STARTING OVER IN A NEW BOROUGH

When I started seeing apartments in Brooklyn, I didn’t find a dreamland of flawlessly renovated, inexpensive places, but at least the apartments in my price range were bigger than what I’d found before. For around $400,000 I could afford a one bedroom, and after a couple of Sunday open houses, I found an apartment I wanted to make an offer on.

I’d been charmed by the building’s red door and wrought-iron fence. “This can’t be the right place,” I thought when I first went to see it, because I was used to apartments in my price range being in complexes that looked like factories. But on the fifth floor was a simple, L-shaped apartment with plenty of sunlight, along with a big kitchen and living room. The bedroom didn’t have a closet, the light fixtures were dated, and the kitchen had a Santa Fe vibe I wasn’t into, but I could see myself living there.

I made an offer that was a little below asking price. The seller countered. I raised my offer by about $10,000. I remember I was about to get on the subway when I got the broker’s voicemail telling me my offer had been accepted. I panicked, walked out of the station, and did at least 20 laps around the block before I called back.

The author’s “Santa Fe-vibe” kitchen, which she eventually remodeled.
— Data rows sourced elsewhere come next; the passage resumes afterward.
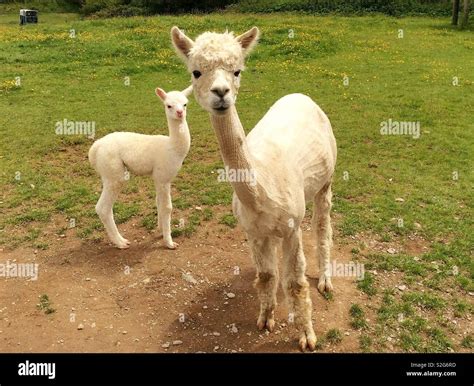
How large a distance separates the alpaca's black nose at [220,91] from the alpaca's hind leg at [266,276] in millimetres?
1895

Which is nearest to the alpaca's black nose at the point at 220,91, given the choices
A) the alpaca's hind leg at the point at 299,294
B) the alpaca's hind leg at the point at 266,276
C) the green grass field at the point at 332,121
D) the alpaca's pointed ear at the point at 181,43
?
the alpaca's pointed ear at the point at 181,43

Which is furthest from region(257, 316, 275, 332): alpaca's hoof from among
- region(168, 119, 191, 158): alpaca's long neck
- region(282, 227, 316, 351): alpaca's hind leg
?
region(168, 119, 191, 158): alpaca's long neck

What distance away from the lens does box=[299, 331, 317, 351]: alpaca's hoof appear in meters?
5.15

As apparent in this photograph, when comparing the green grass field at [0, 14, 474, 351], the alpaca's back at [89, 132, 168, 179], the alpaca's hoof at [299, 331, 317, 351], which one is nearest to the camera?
the alpaca's hoof at [299, 331, 317, 351]

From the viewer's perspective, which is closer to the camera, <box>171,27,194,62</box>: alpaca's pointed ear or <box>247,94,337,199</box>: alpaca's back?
<box>171,27,194,62</box>: alpaca's pointed ear

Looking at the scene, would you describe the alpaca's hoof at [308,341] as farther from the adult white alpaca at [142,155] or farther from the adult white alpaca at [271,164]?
the adult white alpaca at [142,155]

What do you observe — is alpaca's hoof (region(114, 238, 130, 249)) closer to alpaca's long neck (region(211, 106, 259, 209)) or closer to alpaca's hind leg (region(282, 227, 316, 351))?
alpaca's hind leg (region(282, 227, 316, 351))

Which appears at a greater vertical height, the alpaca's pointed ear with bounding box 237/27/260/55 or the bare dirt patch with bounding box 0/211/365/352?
the alpaca's pointed ear with bounding box 237/27/260/55

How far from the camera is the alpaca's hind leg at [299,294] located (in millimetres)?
5023

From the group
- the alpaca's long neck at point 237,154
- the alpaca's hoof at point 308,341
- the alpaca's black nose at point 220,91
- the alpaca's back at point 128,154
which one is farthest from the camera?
the alpaca's back at point 128,154

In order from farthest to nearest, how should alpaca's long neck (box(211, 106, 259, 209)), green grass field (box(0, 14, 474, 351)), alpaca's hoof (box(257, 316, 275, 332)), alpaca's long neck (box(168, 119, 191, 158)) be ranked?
green grass field (box(0, 14, 474, 351)), alpaca's long neck (box(168, 119, 191, 158)), alpaca's hoof (box(257, 316, 275, 332)), alpaca's long neck (box(211, 106, 259, 209))

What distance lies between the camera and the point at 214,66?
3.59m

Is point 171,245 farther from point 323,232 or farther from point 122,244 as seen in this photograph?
point 323,232
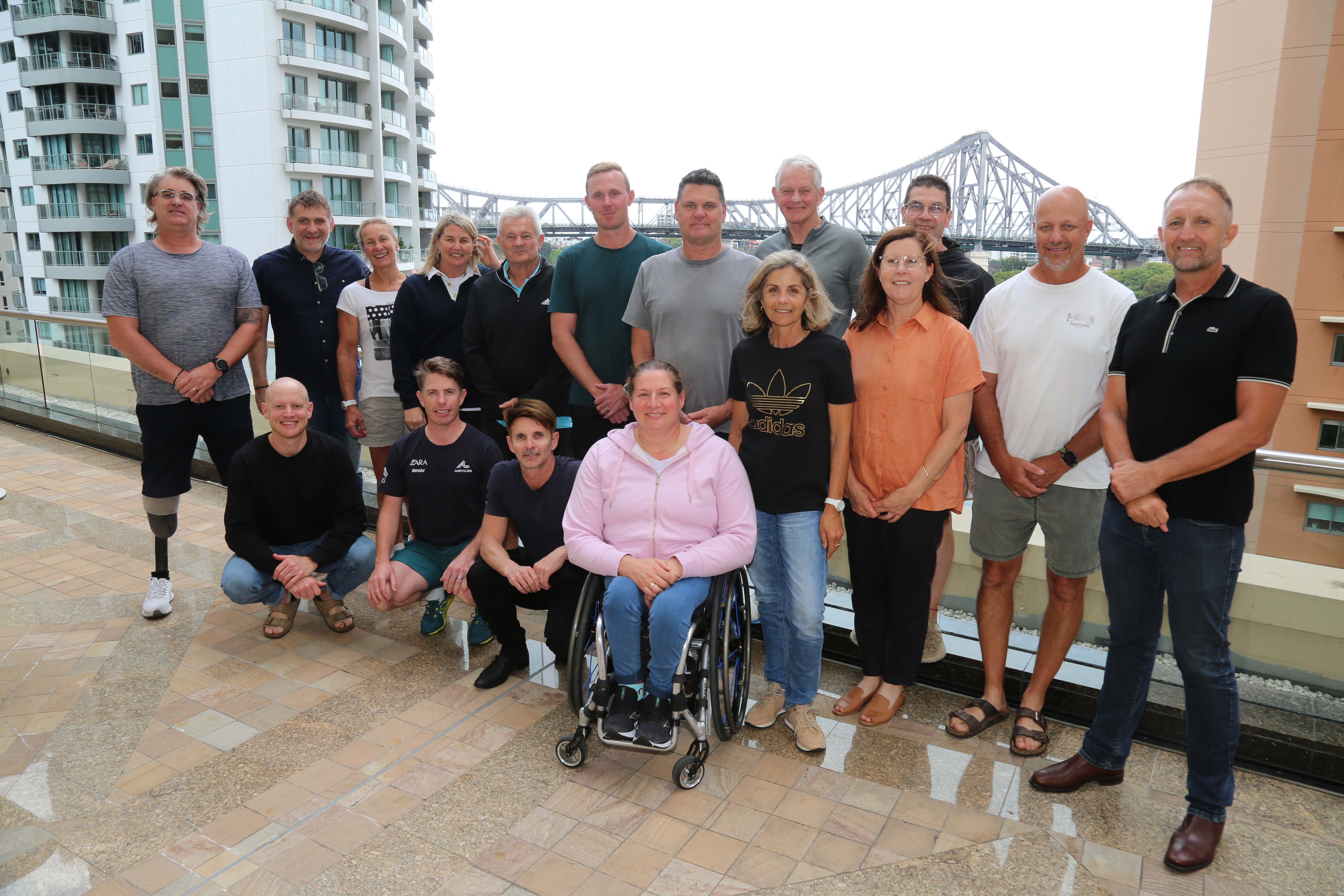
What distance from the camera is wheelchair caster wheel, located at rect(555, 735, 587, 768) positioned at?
223 centimetres

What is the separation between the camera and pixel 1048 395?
7.40 feet

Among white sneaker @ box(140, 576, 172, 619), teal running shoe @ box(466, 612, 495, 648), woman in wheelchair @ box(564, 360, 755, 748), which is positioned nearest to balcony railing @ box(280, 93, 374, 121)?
white sneaker @ box(140, 576, 172, 619)

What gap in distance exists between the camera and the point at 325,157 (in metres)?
30.8

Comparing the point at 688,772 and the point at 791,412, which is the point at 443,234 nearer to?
the point at 791,412

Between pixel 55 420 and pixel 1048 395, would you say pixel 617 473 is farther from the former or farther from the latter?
pixel 55 420

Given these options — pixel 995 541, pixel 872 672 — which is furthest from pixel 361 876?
pixel 995 541

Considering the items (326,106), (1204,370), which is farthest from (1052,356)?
(326,106)

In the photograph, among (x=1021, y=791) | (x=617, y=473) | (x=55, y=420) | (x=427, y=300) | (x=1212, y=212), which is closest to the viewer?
(x=1212, y=212)

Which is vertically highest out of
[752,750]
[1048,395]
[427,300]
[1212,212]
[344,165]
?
[344,165]

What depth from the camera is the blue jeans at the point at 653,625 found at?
216cm

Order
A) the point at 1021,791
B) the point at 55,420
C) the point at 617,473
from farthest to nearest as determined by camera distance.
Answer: the point at 55,420
the point at 617,473
the point at 1021,791

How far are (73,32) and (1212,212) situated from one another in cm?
4214

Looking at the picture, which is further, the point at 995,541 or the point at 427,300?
the point at 427,300

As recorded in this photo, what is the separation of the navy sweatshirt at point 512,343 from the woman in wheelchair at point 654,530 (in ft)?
2.67
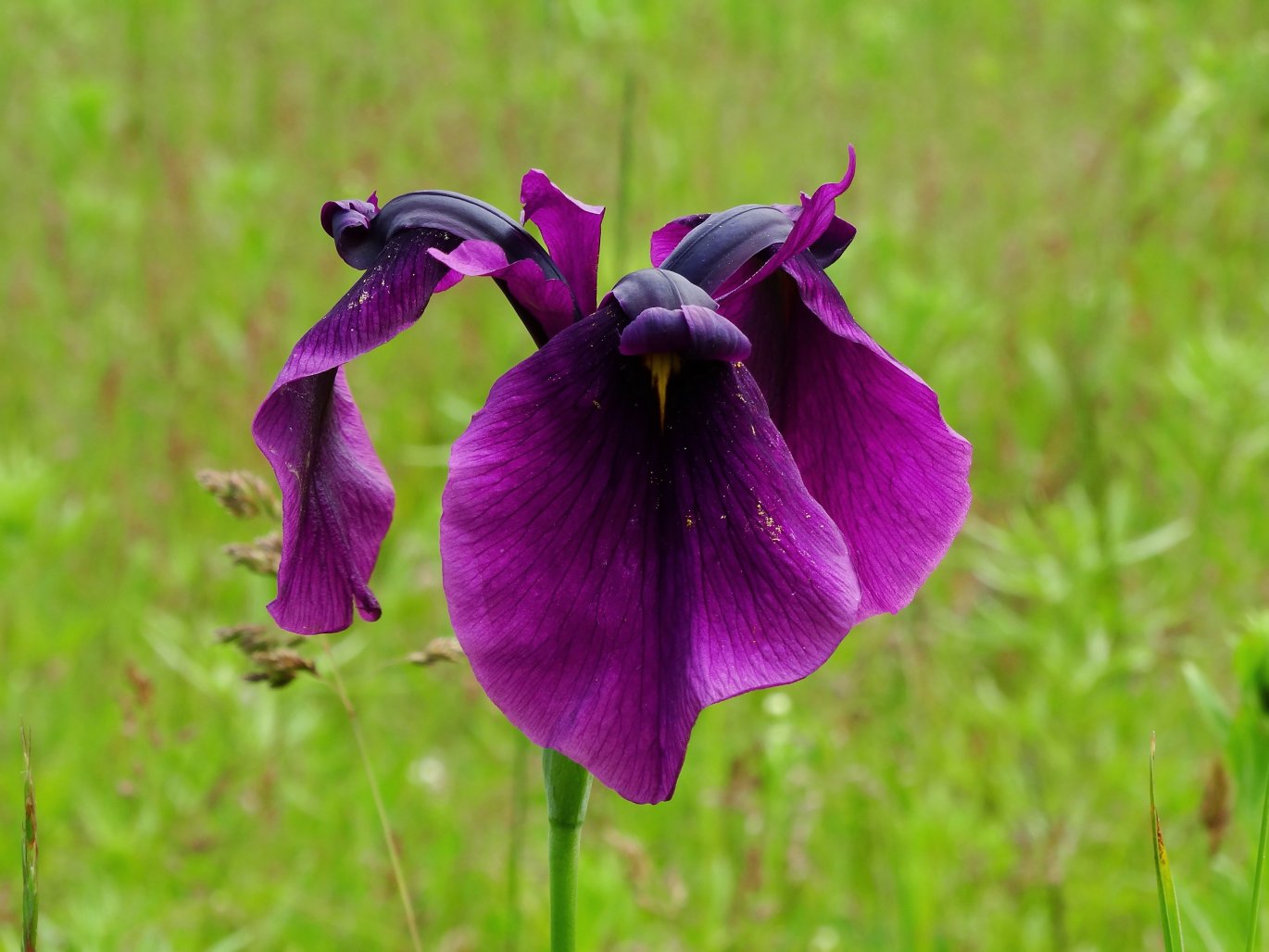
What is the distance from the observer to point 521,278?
3.27ft

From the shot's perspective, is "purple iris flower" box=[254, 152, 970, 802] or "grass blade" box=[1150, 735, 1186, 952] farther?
"grass blade" box=[1150, 735, 1186, 952]

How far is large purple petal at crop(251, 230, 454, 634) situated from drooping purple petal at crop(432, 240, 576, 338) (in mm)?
44

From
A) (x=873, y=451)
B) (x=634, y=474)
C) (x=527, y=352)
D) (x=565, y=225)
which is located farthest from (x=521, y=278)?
(x=527, y=352)

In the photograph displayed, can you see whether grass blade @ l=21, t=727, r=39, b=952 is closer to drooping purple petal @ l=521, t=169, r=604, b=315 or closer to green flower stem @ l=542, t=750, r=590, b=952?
green flower stem @ l=542, t=750, r=590, b=952

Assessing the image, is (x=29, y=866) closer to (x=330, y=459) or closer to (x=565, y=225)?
(x=330, y=459)

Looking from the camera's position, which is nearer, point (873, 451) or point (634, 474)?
point (634, 474)

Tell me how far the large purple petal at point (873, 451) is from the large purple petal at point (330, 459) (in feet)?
0.93

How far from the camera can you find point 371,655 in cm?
281

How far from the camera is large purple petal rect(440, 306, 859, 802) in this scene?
2.69 feet

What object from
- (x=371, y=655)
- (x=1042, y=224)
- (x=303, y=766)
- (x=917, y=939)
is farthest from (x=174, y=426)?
(x=1042, y=224)

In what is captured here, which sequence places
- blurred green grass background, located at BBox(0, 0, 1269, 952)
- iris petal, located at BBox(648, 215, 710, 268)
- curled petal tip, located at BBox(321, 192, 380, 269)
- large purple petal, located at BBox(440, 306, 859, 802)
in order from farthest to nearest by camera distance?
blurred green grass background, located at BBox(0, 0, 1269, 952) < iris petal, located at BBox(648, 215, 710, 268) < curled petal tip, located at BBox(321, 192, 380, 269) < large purple petal, located at BBox(440, 306, 859, 802)

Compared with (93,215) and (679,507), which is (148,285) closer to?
(93,215)

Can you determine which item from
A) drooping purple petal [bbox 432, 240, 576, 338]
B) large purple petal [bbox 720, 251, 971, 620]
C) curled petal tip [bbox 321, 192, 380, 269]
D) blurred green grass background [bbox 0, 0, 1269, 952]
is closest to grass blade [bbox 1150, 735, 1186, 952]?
large purple petal [bbox 720, 251, 971, 620]

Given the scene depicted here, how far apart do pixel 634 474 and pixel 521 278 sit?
210 millimetres
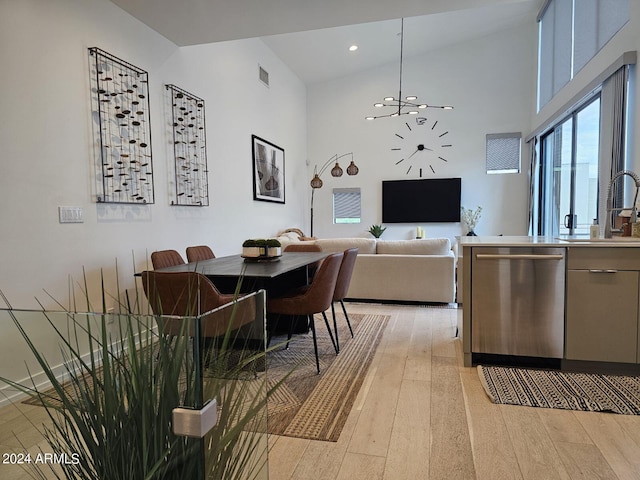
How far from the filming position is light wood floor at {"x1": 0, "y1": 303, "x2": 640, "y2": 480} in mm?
1645

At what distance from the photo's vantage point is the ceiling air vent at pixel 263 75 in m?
6.06

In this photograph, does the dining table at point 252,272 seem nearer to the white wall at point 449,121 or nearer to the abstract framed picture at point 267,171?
the abstract framed picture at point 267,171

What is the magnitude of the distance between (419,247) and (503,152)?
3.93m

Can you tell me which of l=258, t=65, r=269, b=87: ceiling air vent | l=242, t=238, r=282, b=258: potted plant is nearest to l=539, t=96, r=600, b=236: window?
l=242, t=238, r=282, b=258: potted plant

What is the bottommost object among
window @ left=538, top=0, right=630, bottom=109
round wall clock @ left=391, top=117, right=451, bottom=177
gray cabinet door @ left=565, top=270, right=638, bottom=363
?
gray cabinet door @ left=565, top=270, right=638, bottom=363

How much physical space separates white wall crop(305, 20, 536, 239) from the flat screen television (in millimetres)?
146

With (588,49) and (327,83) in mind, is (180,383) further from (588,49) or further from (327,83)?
(327,83)

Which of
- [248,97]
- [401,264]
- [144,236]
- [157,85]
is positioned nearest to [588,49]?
[401,264]

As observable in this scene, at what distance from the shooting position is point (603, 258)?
2559mm

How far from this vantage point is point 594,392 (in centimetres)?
235

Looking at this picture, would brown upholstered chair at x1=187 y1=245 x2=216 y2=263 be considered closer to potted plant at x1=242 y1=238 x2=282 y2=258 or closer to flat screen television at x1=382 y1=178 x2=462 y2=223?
potted plant at x1=242 y1=238 x2=282 y2=258

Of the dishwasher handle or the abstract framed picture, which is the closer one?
the dishwasher handle

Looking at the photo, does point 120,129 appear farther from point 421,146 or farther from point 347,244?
point 421,146

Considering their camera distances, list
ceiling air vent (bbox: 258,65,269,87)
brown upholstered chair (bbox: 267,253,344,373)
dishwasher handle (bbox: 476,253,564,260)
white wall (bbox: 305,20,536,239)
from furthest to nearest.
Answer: white wall (bbox: 305,20,536,239) → ceiling air vent (bbox: 258,65,269,87) → brown upholstered chair (bbox: 267,253,344,373) → dishwasher handle (bbox: 476,253,564,260)
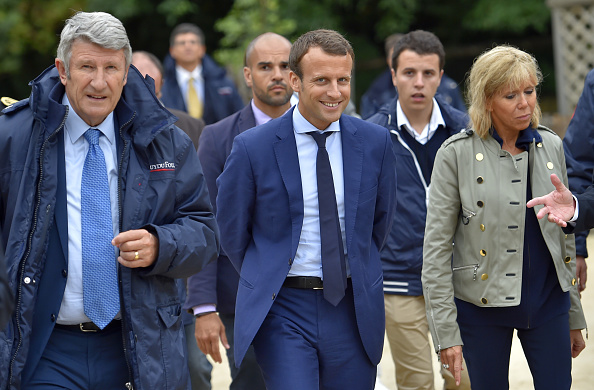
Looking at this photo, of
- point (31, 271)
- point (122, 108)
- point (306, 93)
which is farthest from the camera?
point (306, 93)

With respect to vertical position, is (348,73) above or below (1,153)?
above

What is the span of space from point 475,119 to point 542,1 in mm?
14521

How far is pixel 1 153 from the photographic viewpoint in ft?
11.7

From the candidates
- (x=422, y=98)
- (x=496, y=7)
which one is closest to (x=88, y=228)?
(x=422, y=98)

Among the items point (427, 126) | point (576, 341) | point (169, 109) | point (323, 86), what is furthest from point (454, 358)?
point (169, 109)

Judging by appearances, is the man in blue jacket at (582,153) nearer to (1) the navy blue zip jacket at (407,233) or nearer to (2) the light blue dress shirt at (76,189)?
(1) the navy blue zip jacket at (407,233)

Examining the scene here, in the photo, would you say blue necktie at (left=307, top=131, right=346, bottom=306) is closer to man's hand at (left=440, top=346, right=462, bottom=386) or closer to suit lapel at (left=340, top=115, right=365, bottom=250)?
suit lapel at (left=340, top=115, right=365, bottom=250)

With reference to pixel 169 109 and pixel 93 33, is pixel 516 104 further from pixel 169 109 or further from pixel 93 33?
pixel 169 109

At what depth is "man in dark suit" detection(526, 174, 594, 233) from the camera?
4.01 m

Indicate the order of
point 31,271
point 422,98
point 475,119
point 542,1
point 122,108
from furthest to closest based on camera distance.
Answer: point 542,1 → point 422,98 → point 475,119 → point 122,108 → point 31,271

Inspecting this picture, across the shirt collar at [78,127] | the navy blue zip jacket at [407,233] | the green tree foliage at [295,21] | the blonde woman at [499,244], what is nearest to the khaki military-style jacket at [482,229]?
the blonde woman at [499,244]

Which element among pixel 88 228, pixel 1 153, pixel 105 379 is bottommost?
pixel 105 379

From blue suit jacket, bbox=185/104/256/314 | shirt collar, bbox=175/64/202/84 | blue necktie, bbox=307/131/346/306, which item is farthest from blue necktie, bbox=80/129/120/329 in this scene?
shirt collar, bbox=175/64/202/84

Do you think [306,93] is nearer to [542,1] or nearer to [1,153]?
[1,153]
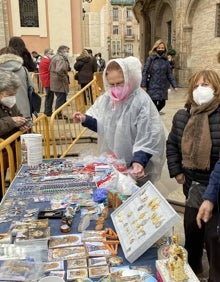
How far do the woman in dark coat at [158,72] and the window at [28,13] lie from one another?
11.7 meters

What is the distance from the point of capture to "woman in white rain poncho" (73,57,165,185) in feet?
8.41

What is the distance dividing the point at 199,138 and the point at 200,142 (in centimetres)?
3

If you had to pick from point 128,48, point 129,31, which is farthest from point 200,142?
point 129,31

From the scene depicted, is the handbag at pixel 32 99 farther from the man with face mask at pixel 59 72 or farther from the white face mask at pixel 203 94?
the white face mask at pixel 203 94

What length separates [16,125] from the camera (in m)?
3.08

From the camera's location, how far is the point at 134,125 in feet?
8.68

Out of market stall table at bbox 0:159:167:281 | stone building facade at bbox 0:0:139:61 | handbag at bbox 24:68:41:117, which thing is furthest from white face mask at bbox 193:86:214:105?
stone building facade at bbox 0:0:139:61

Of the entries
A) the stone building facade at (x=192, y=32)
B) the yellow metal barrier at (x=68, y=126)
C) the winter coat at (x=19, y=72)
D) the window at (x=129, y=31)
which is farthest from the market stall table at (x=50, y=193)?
the window at (x=129, y=31)

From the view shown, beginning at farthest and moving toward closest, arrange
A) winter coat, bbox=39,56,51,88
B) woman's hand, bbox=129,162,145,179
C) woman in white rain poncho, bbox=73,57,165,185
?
winter coat, bbox=39,56,51,88
woman in white rain poncho, bbox=73,57,165,185
woman's hand, bbox=129,162,145,179

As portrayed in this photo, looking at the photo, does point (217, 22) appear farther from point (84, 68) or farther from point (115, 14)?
point (115, 14)

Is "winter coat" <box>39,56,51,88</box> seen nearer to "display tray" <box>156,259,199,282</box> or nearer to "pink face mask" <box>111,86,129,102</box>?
"pink face mask" <box>111,86,129,102</box>

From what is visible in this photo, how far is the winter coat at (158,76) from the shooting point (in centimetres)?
640

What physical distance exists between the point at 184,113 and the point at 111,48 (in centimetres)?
6449

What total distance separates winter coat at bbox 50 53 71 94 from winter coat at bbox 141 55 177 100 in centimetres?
164
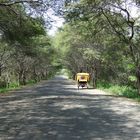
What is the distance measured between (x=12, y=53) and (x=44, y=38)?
15.6 metres

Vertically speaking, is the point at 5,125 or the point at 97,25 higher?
the point at 97,25

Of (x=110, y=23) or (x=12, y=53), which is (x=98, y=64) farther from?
(x=110, y=23)

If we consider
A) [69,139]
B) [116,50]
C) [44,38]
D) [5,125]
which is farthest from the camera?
[44,38]

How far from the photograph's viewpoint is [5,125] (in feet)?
47.1

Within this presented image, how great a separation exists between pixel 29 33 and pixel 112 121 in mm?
14872

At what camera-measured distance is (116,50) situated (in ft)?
138

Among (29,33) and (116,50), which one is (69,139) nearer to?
(29,33)

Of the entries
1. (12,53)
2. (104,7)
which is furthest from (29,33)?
(12,53)

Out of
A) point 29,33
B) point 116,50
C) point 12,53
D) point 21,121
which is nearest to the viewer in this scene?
point 21,121

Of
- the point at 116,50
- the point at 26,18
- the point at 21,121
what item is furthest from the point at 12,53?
A: the point at 21,121

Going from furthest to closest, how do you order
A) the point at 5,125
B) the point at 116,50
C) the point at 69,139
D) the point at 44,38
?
the point at 44,38 < the point at 116,50 < the point at 5,125 < the point at 69,139

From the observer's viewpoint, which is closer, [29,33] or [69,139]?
[69,139]

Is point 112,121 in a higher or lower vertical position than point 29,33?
lower

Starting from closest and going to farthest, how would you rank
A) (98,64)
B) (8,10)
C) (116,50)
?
(8,10)
(116,50)
(98,64)
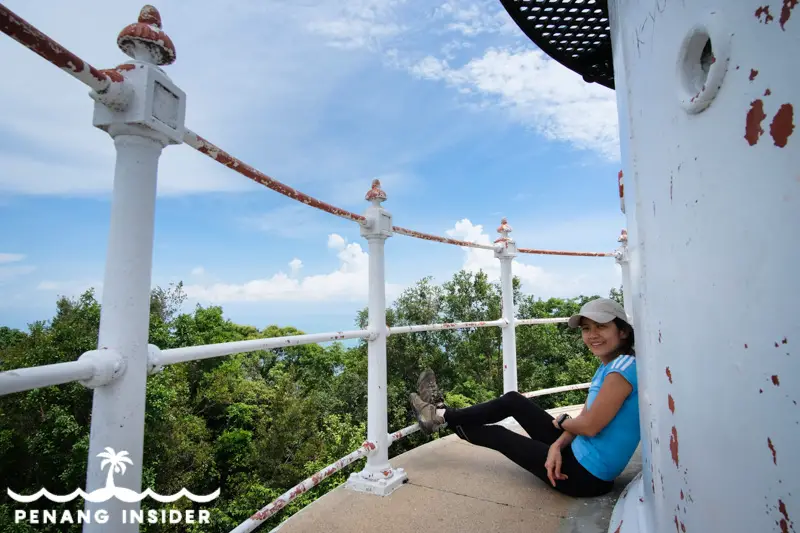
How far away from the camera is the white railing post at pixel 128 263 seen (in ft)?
2.61

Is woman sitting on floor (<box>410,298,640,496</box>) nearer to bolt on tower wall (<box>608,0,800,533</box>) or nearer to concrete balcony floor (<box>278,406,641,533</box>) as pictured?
concrete balcony floor (<box>278,406,641,533</box>)

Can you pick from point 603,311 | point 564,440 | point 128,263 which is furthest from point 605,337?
point 128,263

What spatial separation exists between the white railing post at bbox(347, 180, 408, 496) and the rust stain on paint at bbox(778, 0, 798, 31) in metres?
1.50

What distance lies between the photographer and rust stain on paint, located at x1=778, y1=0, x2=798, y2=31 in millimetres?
451

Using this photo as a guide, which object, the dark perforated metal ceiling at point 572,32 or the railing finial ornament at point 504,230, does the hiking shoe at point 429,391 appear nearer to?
the railing finial ornament at point 504,230

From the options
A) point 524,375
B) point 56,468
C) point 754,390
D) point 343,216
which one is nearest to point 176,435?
point 56,468

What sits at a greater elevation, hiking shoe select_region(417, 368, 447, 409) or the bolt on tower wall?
the bolt on tower wall

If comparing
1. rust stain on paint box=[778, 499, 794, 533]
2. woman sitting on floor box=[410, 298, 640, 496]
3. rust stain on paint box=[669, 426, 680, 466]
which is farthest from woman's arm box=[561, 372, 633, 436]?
rust stain on paint box=[778, 499, 794, 533]

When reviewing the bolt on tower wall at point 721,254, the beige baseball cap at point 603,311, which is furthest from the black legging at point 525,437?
the bolt on tower wall at point 721,254

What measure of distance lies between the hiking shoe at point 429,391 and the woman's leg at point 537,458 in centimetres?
22

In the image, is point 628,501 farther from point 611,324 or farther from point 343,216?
point 343,216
FROM MAKING THE OFFER TO GETTING THE KEYS

Thankfully, there are a lot of steps to be completed between having an offer accepted and getting the keys to an apartment, because I needed that time to settle into the reality that I was about to become a homeowner — and decimate my savings.

First, an attorney had to look at the contract I was supposed to sign saying that if I got a mortgage, I’d be buying the apartment. When I went to his office to sign it, I also had to leave a deposit of 10 percent of the sale price. “I bet that’s the biggest check you’ve ever written,” the attorney joked when I handed it to him. It was.

For the next four months, it felt like I never put my checkbook away. Closing costs, in New York at least, are expensive. The buyer pays for everything from bank fees to the cost of a “transfer agent” who moves the apartment deed from the seller’s bank to the buyer’s — all of which adds a couple thousand dollars, minimum, onto the sale price. Thankfully, I was able to get a relatively low interest rate on my 30-year mortgage, about 3.5 percent, which thrilled me.

I was buying an apartment in a co-op, which meant that technically I wasn’t paying for my physical property — I was buying shares into the corporation that owned the building. That meant there was one more hurdle before the apartment would be mine: I had to be approved by the co-op board. To help them feel comfortable that their new neighbor isn’t going to default on the mortgage or co-op fees, co-op boards usually require as much information about a buyer’s financial history as banks do, if not more. I also had to submit three letters of recommendation and do an in-person interview.

During that meeting I realized just what it meant to be part of a co-op: You basically have no privacy from your fellow shareholders. For instance, one of the board members asked if I was planning to do any renovations. “I’m thinking about re-doing the kitchen at some point,” I said.

“Why?” another board member asked. “I’ve been in your kitchen. It’s nice.”

Luckily, the board approved me, which meant the only part of the process left was the official closing: sitting in a conference room, signing a pile of papers. There were about 10 men there with me, most of whom I’d never met. At this point, I didn’t care who they were — all I was interested in was seeing the stack of forms in front of me get smaller as I signed on every dotted line they put in front of me.

Then, finally, a year after I had started the house hunt, I had the keys to my very own place. I used them for the first time the night of the closing. I walked into my new home, sat on the floor, opened the bottle of Champagne I’d brought with me, and drank it straight from the bottle.